The Messiness of Hoarding and Motherhood

“I come from a hot Yiddish mess of a family,” said Judy Batalion at a recent book talk in Boston sponsored by the Jewish Women’s Archive. That family, particularly Batalion’s unnamed mother, is front and center in her pitch perfect memoir, “White Walls: A Memoir About Motherhood, Daughterhood and the Mess in Between.”

The physical “mess” of the title – one that was amassed between Batalion’s daughterhood and motherhood – was accumulated one rotting tuna fish can at a time by her hoarder and Holocaust survivor mother. Batalion also refers to the emotional mess points of her crowded and secretive childhood, during which her mother sank deeper and deeper into depression and suicidal fantasies

At the onset of the Second World War, Batalion’s grandparents fled war-torn Warsaw for the labor camps of Siberia. Her grandmother Zelda gave birth to Batalion’s mother alone in a makeshift hospital in Kirgizia.] This was 1945. The family eventually made their way through Europe to settle in the post-Holocaust community of Montreal. Batalion grew up there in the 1980s and 1990s, attending a Workmen’s Circle school where she learned to speak Yiddish alongside the grandchildren of other survivors. Mostly brought up by her fierce and loving Bubbie Zelda, who was also a hoarder. Batalion observes that, Zelda “was not the kind of Holocaust survivor who suppressed her memories or pretended it never happened.”

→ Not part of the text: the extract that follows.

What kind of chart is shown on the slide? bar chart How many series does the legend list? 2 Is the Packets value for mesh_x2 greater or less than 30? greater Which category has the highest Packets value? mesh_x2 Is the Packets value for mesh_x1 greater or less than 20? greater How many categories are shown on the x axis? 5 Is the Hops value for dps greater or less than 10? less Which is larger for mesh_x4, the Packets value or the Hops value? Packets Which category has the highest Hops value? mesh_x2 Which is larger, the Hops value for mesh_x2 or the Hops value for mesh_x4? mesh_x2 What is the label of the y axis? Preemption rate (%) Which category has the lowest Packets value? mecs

It wasn’t until years later, after she graduated from Harvard and earned her Ph.D. in art history at the Courtald Institute in London, that Batalion connected her maternal family’s hoarding with their experiences in the Holocaust. “My mother was a refugee before she knew what a home was and that schism never quite healed,” Batalion observed. “Her piles blocked me from her literally and emotionally “

White Walls began as a writing workshop assignment to write “a humiliation essay.” Batalion recalls that the exercise was her first foray into personal writing. “I had never written this way before,” she noted. The essay, which was eventually published in Salon, was followed over the years by other memoir pieces featured in the New York Times, Cosmopolitan, and Redbook. Just as Batalion was poised to “work on the mess of my childhood, life and art totally intertwined. In 2011, I found myself unexpectedly pregnant and as it turns out it was great for book structure.”

In the memoir Batalion tells her coming-of-age story and her present day story of motherhood in alternating sections. “Writing the book I came to empathize with my mother and the objects she held onto. It was as if she were hanging on to memories of having a daughter.” Batalion gave birth to her own daughter in 2012 and named her Zelda after her beloved grandmother. “Me and her, me and Bubbie, Zelda and Zelda, we were all of us eternal reflected images,” writes Batalion.

Baby Zelda was a blank slate to Batalion – the successor to the white walls, which Batalion insisted on in her adult living spaces. In London, Batalion wrote her doctoral thesis on domestic representations in art and worked in a British museum displaying artifacts of the home. Batalion came to admire her workplace’s “cool conceptualism, sophisticated internationalism, detached intellectualism. I loved the value placed on each individual object, the scent of flowers and citrus. ‘Curator’ was the least Yiddish word I knew and I wanted in.”

Her time in London continued to be one of exploration during which she refined a stand-up comedy routine. After one particularly tough night on stage she realized that not only was her Jewishness misunderstood in England, but her family was also still very much with her. “I went to the mirror to see what the world saw, and found the Holocaust, Bubbie, my whole history, wrapped in my DNA, weaved into my skin cells, in my under-eye bags and dark, wanting brown pupils. I found everything I’d run away from appear right there, highlighting my every inch.”

Along the way fate kindly intervened and Batalion met her future husband Jon, a British Jew, who as it turns out also grew up with a hoarder mother. It’s a karmic moment for Batalion who is both confused and impressed that Jon is unfazed by his mother’s kosher turkeys competing for space in the freezer or dining room tables stacked on top of one another.

But ultimately space is a complex issue for Batalion. She writes, “How could I, who came from such a pathologically messy home, with no blue print for normalcy, make one? How the hell was I supposed to become a mother?”

In conversation, Batalion, who now lives in New York City, admits that her “confusion of being a mother is tied into my confusion over my dysfunctional childhood. How do I become a functional adult? I’m also so self-conscious about my mothering. I don’t want my daughters to read this memoir when they are older. For me, it comes down to reinventing motherhood.”

When Batalion gave her mother the memoir to read she first reacted to it as a piece of literature. “Since the memoir came out she rereads it all the time. It’s a living project for my mother.” For Batalion, the book is not the end of the story. “I would write the whole book again if I could because it helped me to understand my mother and my mothering.”